Let's take a look at the given solution provided first. Our sequences are: \(a_{n},\) denoting sequences ending with a black bead, \(b_n,\) denoting sequences ending with only one white bead, and \(c_n,\) denoting sequences ending with two white beads.
In order to make a \(c_n\) sequence ending with two white beads, we can start with a \(b_{n-1}\) sequence of length \( n-1\) ending with one white bead. We cannot start with an \(a_{n-1}\) sequence, since that would give us \( \textcolor{blue}{{BW}}, \) and we cannot start with a \(c_{n-1}\) sequence, since that would give us \( \textcolor{red}{WWW},\) which isn't allowed.
The number of \(\textcolor{blue}{WW}\) sequences is exactly the number of \(\textcolor{blue}{BW}\) sequences of length \( n-1.\)
$$ \boxed{ c_n = b_{n-1}} $$
This was the given answer to the mini-question.
Now we can iterate one step farther back. Let's think; how do we get a \(b_{n-1}\) sequence?

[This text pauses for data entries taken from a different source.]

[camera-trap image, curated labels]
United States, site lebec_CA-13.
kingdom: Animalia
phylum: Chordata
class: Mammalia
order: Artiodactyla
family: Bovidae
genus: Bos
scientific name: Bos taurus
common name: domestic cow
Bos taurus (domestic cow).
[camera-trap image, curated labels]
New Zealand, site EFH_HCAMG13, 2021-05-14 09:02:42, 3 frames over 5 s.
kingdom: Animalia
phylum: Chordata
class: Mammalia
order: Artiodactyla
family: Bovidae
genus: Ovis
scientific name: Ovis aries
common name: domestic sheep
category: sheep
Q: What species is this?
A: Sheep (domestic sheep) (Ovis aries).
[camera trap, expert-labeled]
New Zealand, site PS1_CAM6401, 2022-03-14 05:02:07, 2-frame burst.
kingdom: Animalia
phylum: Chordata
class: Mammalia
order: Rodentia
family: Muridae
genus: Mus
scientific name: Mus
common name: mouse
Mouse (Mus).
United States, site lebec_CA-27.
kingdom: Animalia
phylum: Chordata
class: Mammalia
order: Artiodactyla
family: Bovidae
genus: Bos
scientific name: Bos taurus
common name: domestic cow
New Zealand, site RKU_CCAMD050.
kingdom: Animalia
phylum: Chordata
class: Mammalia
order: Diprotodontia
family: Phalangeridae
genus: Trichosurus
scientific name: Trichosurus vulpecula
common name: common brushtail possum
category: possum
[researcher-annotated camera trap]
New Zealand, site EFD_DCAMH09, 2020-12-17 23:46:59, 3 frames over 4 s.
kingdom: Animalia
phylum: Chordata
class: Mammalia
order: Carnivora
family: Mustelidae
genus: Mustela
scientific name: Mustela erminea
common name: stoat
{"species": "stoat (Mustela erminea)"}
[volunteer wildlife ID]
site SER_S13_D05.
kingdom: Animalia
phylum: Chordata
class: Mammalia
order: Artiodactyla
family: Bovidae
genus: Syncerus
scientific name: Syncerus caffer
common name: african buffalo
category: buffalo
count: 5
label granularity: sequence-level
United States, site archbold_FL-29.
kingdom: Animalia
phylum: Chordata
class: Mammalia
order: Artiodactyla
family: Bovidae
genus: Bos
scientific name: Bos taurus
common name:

If we start with a \(b_{n-2}\) sequence and add a white bead, we'll get two white beads at the end, which isn't a \(b_{n-1}\) sequence. If we start with a \(c_{n-2}\) sequence and add a white bead, we'll get three beads at the end, which isn't allowed. The only way to get a \(b_{n-1}\) sequence is to start with a \(a_{n-2}\) sequence, which ends in black, and to add a white bead at the end.
$$ b_{n-1} = a_{n-2} $$
And from before, we know
$$\begin{aligned}
c_{n} &= b_{n-1} \\
&= a_{n-1} \\
\end{aligned}
$$
So you are correct in thinking that \(a_{n-2}\) could be another possible answer choice.